Thursday, September 27, 2007

from BBC.co.uk


At first glance, the photographs seem innocuous enough. Men and women in uniform lie back in deckchairs, listen to accordion music, decorate a Christmas tree.

Karl Hoecker and his dog, Favorit (courtesy United States Holocaust Memorial Museum)

It seems like a carefree life - but the pictures were taken at the Auschwitz death camp at the height of the Holocaust.

The happy men and women are Nazi officials enjoying time off from the business of genocide, their images collected by Karl Hoecker, an adjutant to the camp commander.

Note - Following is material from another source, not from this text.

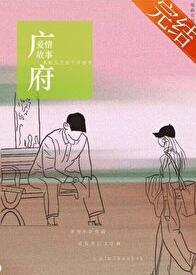 广府爱情故事全文免费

His unique album of 116 photographs was found in Frankfurt in 1946 by a US intelligence officer, who kept it to himself for six decades before showing it to the US Holocaust Memorial Museum last year.

Museum archivist Rebecca Erbelding, who has helped to put album online, believes the very ordinariness of the scenes captured is what makes them so chilling.

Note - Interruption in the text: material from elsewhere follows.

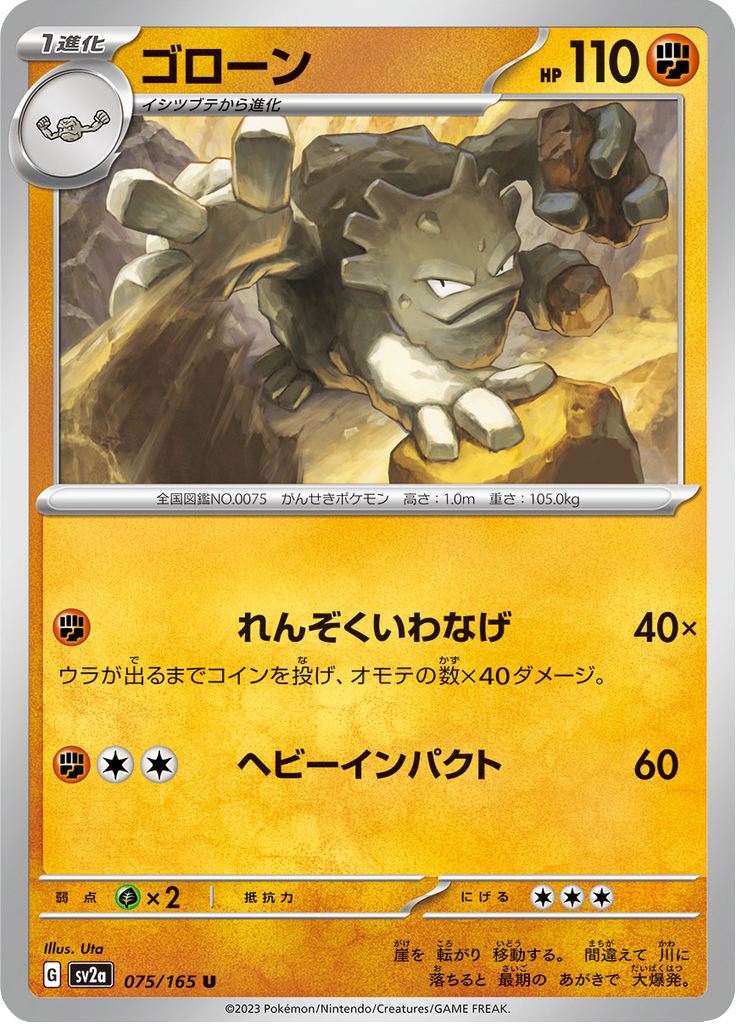 Vue agrandie de Graveler, carte 075/165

It's shocking because it's a reminder that they were human beings, that they weren't red-eyed monsters
Rebecca Erbelding
US Holocaust Memorial Museum
"It shouldn't have surprised us that this was how they lived in Auschwitz, that this was how they unwound after a 'hard day's work'," she told the BBC News website.

"But I think it's shocking because it's a reminder that they were human beings, that they weren't red-eyed monsters, that they had pets and children and lives, and yet could do this to other people."

6 comments:

Lorne Roberts said...

p.s. click on the link "in pictures: auschwitz album" right under the second photo for some more pics (if you want 'em).

Anonymous said...

Bloody chr-st, scary.

It's amazing what people can rationalise.

Ryan K said...

Creepy.

Anonymous said...

Maybe a post of Hitler with a teddy bear would be appropriate too.

Lorne Roberts said...

(by leonard cohen)

ALL THERE IS TO KNOW
ABOUT ADOLPH EICHMANN
EYES: Medium
HAIR: Medium
WEIGHT: Medium
HEIGHT: Medium
DISTINGUISHING FEATURES: None
NUMBER OF FINGERS: Ten
NUMBER OF TOES: Ten
INTELLIGENCE: Medium

What did you expect?

Talons?

Oversize incisors?

Green saliva?

Madness?

renamaphone said...

I studied violence in a problem-based seminar last year. We approached it from a variety of perspectives, biological, psychological, environmental, genetic, sociological, political etc, etc...and yet really, all that reading, writing, and discussing only made it clear to me that the potential for unthinkable acts of violence exist in each one of us.

This may seem dark or disturbing, but you know, the reverse is also true. Non-violence, good works, LOVE - just as unavoidable, and at times, just as unexplainable.